Cession Commerce

Thierry Poupard, Consultant indépendant en marketing et service.

Par Jean Couderc - Le 14 / 01 / 2008

Consultant indépendant en marketing et service, Thierry Poupard est l'auteur d'un livre intitulé Service Attitude où il liste les opportunités existant pour accroître simultanément la satisfaction du client et le chiffre d'affaires du commerçant.

Thierry Poupard, Consultant indépendant en marketing et service.

« On n'apprend pas aux gens à sourire, alors que l'on peut leur apprendre à porter un plat. »

Pourquoi vous êtes-vous intéressé au commerce de détail ?
Le commerce, en dehors des grands groupes, est assez mal organisé en termes de marketing, vente et services. Cette absence de structure se ressent sur la boutique dont l'agencement ne résulte pas d'une mûre réflexion, alors qu'il y a énormément de paramètres à prendre en compte et de données à analyser pour vendre davantage et mieux.

Le marketing est-il vraiment adapté au commerce indépendant ?
Son application y est très concrète. En amont, tout d'abord : pour bien analyser la vente, il faut compter le nombre de clients et diviser le CA par ce chiffre. Il faut, ensuite, s'intéresser de plus près à la marge brute : si l'on a constaté que l'on vendait beaucoup de produits qui rapportaient peu, on va mettre en place des moyens pour inverser la tendance.

De quelle manière ?
La mise en avant des produits passe justement par du merchandising, de la vente suggérée ou de la PLV (publicité sur lieu de vente).

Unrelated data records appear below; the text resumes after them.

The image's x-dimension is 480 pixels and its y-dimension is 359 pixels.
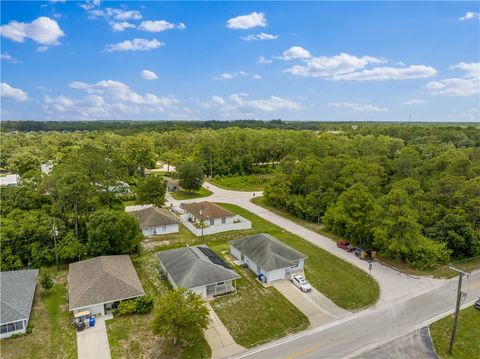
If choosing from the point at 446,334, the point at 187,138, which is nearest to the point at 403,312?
the point at 446,334

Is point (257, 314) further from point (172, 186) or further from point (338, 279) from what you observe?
point (172, 186)

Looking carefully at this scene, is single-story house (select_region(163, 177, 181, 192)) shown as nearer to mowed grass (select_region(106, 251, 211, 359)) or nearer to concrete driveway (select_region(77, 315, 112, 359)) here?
mowed grass (select_region(106, 251, 211, 359))

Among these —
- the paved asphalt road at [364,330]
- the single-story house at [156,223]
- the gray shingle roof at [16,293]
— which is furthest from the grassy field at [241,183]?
the gray shingle roof at [16,293]

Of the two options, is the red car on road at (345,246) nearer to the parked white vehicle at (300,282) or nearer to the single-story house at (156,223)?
the parked white vehicle at (300,282)

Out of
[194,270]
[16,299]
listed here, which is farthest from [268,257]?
[16,299]

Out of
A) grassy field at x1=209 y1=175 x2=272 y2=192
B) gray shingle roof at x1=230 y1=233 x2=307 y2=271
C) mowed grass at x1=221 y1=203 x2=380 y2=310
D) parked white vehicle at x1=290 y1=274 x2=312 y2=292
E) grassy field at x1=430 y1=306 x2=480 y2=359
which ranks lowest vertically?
grassy field at x1=430 y1=306 x2=480 y2=359

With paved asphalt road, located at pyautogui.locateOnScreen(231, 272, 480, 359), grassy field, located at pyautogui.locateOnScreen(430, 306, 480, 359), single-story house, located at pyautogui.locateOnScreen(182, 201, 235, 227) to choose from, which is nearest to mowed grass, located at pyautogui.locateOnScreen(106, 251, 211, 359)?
paved asphalt road, located at pyautogui.locateOnScreen(231, 272, 480, 359)

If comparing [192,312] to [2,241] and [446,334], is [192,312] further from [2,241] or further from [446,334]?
[2,241]
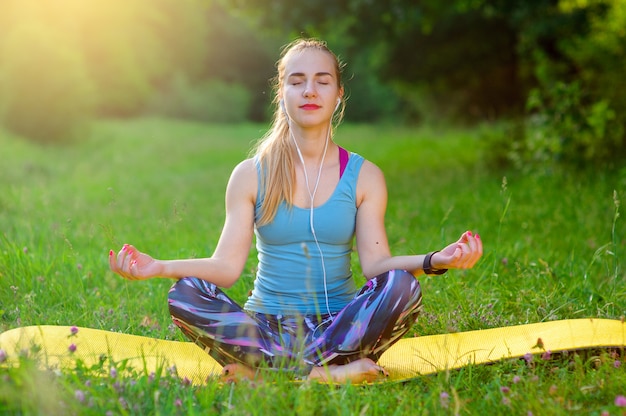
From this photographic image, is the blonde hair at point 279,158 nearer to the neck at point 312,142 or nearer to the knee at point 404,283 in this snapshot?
the neck at point 312,142

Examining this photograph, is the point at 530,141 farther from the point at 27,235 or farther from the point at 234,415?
the point at 234,415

La PLV n'est pas là pour faire joli, mais pour vendre quelle que soit la forme utilisée : étiquettes, chevalets, etc.

Vous pointez particulièrement du doigt les multiples déficiences du service...
Mais c'est parce qu'il y a d'énormes progrès à faire ! Il y a malheureusement des paramètres sur lesquels on ne peut pas agir comme les loyers, les taxes ou même les produits qui ont une fâcheuse tendance à se ressembler. Si l'on a les yeux braqués sur son produit, on ne peut pas espérer progresser. Le seul moyen de se différencier réside donc dans le service : l'accueil et la rapidité.

Les commerçants n'ont pas toujours les moyens d'embaucher...
C'est vrai. Mais les responsables d'établissements devraient être plus rigoureux lors de leur recrutement, y compris lorsqu'il s'agit de jeunes inexpérimentés : les critères de personnalité ne sont pas assez pris en compte. On n'apprend pas aux gens à sourire alors que l'on peut leur apprendre à porter un plat. Il est anormal de voir des vendeurs qui discutent entre eux pendant qu'un client pourrait avoir besoin de conseils.

Certains, à l'inverse, assaillent le chaland dès son arrivée dans le magasin...
Il faut rester en disponibilité même s'il a refusé votre aide. La suggestion est fondamentale et ne doit pas être confondue avec la vente forcée : suggérer le joli chemisier avec la jupe, c'est une bonne chose. Il faut aider le client, le guider dans son choix tout en lui laissant l'impression que c'est lui qui choisit et décide.

Quel avenir voyez-vous pour l'indépendant ?
Positif à condition qu'il cesse de se plaindre : le commerçant ne se remet pas assez en question. Quand ça va mal, c'est toujours la faute à l'augmentation des matières premières ou de la TVA. Il devrait, au contraire, réfléchir aux services qu'il pourrait proposer à ses clients, disposés à payer plus cher si la qualité est au rendez-vous.